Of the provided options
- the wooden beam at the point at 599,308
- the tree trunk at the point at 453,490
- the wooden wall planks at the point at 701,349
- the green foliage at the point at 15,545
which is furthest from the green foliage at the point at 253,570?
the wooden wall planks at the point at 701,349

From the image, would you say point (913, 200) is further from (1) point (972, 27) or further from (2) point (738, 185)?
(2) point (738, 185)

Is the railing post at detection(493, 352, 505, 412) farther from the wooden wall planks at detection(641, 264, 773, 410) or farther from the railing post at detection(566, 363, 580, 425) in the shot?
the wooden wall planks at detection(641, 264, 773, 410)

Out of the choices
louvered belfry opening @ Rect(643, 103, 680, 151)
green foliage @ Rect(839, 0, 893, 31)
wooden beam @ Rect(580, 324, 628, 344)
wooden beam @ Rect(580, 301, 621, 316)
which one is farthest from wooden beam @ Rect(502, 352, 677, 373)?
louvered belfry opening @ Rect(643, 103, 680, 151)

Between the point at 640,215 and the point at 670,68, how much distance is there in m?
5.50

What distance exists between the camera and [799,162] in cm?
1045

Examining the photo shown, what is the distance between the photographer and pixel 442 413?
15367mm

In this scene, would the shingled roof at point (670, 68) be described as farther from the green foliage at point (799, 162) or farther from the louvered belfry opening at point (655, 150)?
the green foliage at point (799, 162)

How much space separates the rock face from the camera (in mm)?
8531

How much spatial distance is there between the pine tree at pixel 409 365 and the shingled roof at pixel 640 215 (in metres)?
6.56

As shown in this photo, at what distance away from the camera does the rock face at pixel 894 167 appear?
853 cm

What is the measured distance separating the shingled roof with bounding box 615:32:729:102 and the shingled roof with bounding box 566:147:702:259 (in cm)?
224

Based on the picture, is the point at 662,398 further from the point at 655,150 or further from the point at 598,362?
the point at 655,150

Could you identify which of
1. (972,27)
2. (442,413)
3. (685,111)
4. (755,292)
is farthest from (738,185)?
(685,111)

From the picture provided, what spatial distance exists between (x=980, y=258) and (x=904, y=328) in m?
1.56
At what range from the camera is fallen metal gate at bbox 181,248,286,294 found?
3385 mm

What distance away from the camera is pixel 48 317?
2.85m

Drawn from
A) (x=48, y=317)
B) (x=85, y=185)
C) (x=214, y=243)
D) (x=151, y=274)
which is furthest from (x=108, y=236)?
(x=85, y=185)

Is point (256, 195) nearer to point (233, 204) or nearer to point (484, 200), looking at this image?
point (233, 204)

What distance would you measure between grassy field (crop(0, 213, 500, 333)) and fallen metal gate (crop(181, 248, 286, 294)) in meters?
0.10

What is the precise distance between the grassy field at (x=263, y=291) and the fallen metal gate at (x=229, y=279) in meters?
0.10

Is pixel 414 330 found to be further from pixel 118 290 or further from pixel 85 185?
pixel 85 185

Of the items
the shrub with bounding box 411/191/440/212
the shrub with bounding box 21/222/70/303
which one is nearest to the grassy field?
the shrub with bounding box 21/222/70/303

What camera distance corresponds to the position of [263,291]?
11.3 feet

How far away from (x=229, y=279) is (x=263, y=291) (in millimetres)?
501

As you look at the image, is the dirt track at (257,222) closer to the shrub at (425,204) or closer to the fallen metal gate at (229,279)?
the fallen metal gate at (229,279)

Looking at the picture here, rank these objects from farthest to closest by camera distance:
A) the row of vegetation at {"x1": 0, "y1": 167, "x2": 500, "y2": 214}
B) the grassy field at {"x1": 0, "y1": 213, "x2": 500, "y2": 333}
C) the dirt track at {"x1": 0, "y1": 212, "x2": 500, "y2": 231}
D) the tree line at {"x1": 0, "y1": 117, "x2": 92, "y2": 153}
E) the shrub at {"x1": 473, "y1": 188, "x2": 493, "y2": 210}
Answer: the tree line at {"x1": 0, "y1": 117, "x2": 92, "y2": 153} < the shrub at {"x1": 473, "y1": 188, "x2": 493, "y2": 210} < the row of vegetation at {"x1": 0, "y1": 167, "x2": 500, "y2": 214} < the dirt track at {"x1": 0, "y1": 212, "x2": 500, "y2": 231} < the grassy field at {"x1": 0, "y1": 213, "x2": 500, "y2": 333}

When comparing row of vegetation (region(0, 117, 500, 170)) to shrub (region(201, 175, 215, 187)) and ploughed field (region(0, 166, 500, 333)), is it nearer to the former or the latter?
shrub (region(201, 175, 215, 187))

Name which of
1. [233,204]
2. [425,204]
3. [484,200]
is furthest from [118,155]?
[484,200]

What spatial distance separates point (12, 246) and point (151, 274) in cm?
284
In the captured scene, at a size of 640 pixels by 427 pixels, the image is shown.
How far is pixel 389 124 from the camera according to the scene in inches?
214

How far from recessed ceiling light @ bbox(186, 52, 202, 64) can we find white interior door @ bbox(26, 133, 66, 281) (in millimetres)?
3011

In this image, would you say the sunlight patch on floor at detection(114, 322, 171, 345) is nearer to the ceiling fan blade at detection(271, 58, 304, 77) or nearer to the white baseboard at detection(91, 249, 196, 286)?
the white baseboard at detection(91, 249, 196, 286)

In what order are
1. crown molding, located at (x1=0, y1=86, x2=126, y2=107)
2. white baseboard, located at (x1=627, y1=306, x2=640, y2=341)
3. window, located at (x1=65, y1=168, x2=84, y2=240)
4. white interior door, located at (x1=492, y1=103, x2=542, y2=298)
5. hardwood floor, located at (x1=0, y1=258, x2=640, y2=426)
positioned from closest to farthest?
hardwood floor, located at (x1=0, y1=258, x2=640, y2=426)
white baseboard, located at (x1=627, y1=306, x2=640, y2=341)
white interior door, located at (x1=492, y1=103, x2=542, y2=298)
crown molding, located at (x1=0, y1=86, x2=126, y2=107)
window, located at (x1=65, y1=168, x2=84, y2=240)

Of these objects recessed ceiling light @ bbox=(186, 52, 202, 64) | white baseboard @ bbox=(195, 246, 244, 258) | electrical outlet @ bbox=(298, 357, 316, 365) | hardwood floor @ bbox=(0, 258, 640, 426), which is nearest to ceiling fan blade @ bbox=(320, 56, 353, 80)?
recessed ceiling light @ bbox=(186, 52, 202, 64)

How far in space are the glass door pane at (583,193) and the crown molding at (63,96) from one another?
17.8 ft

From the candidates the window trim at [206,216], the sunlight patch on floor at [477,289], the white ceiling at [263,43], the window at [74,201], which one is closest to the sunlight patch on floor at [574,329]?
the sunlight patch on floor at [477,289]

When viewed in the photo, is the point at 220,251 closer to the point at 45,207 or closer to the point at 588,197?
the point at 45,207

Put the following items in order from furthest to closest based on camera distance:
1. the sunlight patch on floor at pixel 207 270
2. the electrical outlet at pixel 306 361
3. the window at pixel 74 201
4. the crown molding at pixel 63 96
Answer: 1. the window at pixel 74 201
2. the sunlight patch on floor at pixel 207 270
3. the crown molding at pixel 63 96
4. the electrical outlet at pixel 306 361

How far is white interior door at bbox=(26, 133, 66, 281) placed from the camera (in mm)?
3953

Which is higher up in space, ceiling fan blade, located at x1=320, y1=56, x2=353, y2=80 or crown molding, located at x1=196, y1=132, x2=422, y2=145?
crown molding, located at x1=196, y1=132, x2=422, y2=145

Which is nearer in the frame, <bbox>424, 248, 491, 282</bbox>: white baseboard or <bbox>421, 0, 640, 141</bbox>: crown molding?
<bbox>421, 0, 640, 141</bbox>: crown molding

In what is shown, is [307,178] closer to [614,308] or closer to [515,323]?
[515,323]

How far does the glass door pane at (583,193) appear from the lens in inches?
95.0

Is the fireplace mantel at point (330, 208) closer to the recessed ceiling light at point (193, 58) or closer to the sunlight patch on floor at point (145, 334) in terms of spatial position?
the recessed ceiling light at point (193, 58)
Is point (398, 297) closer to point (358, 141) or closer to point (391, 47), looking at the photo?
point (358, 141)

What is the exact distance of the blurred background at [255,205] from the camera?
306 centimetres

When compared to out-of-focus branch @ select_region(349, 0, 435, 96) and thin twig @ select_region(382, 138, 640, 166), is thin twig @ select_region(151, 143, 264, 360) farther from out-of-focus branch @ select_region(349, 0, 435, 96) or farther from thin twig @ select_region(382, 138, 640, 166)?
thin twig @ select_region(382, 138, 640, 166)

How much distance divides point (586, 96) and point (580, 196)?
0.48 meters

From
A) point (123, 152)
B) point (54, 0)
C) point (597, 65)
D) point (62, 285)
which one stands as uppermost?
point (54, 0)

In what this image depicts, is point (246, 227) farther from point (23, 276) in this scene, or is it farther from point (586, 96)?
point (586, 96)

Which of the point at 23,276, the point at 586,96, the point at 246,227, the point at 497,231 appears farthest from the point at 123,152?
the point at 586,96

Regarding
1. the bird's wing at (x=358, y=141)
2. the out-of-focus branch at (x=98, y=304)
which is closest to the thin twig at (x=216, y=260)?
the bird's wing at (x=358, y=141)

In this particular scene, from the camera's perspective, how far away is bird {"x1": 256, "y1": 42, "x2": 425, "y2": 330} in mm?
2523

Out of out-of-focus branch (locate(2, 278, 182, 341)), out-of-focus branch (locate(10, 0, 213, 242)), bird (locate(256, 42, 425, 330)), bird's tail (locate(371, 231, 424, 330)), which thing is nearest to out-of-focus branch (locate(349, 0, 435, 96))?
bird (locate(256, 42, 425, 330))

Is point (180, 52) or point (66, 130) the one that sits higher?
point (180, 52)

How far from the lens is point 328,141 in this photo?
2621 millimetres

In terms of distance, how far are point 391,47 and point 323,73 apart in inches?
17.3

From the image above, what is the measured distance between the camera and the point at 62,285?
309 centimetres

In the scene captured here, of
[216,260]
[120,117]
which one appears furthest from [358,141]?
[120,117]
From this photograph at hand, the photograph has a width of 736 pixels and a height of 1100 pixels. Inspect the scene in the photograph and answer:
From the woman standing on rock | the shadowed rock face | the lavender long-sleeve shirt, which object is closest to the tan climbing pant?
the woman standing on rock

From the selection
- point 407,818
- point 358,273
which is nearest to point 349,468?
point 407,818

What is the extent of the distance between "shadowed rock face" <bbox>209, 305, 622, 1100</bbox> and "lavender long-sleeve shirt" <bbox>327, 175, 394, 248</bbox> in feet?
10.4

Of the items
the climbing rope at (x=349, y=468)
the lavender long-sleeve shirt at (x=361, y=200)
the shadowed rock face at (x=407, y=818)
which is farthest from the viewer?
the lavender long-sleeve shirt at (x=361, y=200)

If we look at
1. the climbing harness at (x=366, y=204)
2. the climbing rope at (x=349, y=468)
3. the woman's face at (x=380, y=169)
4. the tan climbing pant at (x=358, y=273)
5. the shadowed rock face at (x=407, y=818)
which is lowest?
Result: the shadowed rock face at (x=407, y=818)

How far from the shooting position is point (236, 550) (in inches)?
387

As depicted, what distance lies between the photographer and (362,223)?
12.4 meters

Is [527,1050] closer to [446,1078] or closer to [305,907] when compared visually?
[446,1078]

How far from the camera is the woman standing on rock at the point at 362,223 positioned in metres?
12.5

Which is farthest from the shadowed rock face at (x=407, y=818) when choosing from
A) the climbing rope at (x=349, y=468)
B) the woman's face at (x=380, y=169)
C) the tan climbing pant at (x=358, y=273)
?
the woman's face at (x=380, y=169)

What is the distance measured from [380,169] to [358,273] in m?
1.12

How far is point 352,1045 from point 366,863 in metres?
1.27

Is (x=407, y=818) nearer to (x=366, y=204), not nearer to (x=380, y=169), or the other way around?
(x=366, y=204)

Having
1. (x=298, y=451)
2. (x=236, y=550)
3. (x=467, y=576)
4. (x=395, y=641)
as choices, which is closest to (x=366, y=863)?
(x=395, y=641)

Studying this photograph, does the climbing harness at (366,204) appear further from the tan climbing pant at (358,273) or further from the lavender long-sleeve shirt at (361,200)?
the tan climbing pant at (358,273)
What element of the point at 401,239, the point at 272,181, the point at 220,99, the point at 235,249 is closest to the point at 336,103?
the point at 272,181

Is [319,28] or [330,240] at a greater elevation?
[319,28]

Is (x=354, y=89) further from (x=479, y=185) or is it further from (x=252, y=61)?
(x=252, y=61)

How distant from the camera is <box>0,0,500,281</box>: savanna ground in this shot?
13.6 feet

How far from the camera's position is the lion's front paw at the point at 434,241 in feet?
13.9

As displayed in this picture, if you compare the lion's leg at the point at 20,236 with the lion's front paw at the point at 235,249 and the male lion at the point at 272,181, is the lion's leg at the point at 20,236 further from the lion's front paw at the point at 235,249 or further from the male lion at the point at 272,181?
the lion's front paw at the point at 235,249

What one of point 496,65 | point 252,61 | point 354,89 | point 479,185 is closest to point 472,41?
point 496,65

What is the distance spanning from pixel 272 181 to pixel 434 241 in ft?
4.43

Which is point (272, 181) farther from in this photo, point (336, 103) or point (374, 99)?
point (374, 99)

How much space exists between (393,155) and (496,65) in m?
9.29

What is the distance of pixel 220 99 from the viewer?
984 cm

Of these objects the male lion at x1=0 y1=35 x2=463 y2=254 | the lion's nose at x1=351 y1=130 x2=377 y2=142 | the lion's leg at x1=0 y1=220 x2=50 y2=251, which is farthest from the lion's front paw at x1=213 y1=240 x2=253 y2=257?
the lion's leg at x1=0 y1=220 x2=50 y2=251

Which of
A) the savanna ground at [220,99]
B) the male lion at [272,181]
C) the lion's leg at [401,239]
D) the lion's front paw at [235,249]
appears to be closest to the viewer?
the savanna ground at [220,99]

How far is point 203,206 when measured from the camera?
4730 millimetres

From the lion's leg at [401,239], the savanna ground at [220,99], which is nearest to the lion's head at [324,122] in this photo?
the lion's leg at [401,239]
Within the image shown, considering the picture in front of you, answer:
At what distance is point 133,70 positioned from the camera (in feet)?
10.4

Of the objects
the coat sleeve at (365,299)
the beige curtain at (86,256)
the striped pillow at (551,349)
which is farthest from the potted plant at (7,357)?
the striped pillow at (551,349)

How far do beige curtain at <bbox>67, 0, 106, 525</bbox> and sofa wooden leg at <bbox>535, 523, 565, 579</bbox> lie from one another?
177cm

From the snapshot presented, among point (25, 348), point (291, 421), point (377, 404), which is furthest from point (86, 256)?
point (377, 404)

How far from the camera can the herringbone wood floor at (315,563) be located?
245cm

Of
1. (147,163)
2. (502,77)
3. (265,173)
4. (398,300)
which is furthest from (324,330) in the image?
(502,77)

# Directions
Render the part of the material above that opens with the line containing "How much space exists" and closes with the line containing "4730 millimetres", both lines included, as a JSON list of strings with one string per line and blank lines omitted.

# Result for this exercise
[
  "How much space exists between (393,155) and (496,65) in m?",
  "9.29",
  "What is the distance of pixel 220 99 from the viewer?",
  "984 cm",
  "Of these objects the male lion at x1=0 y1=35 x2=463 y2=254 | the lion's nose at x1=351 y1=130 x2=377 y2=142 | the lion's leg at x1=0 y1=220 x2=50 y2=251, which is farthest from the lion's front paw at x1=213 y1=240 x2=253 y2=257?",
  "the lion's leg at x1=0 y1=220 x2=50 y2=251",
  "Which of",
  "A) the savanna ground at [220,99]",
  "B) the male lion at [272,181]",
  "C) the lion's leg at [401,239]",
  "D) the lion's front paw at [235,249]",
  "appears to be closest to the viewer?",
  "the savanna ground at [220,99]",
  "How far is point 203,206 when measured from the camera?",
  "4730 millimetres"
]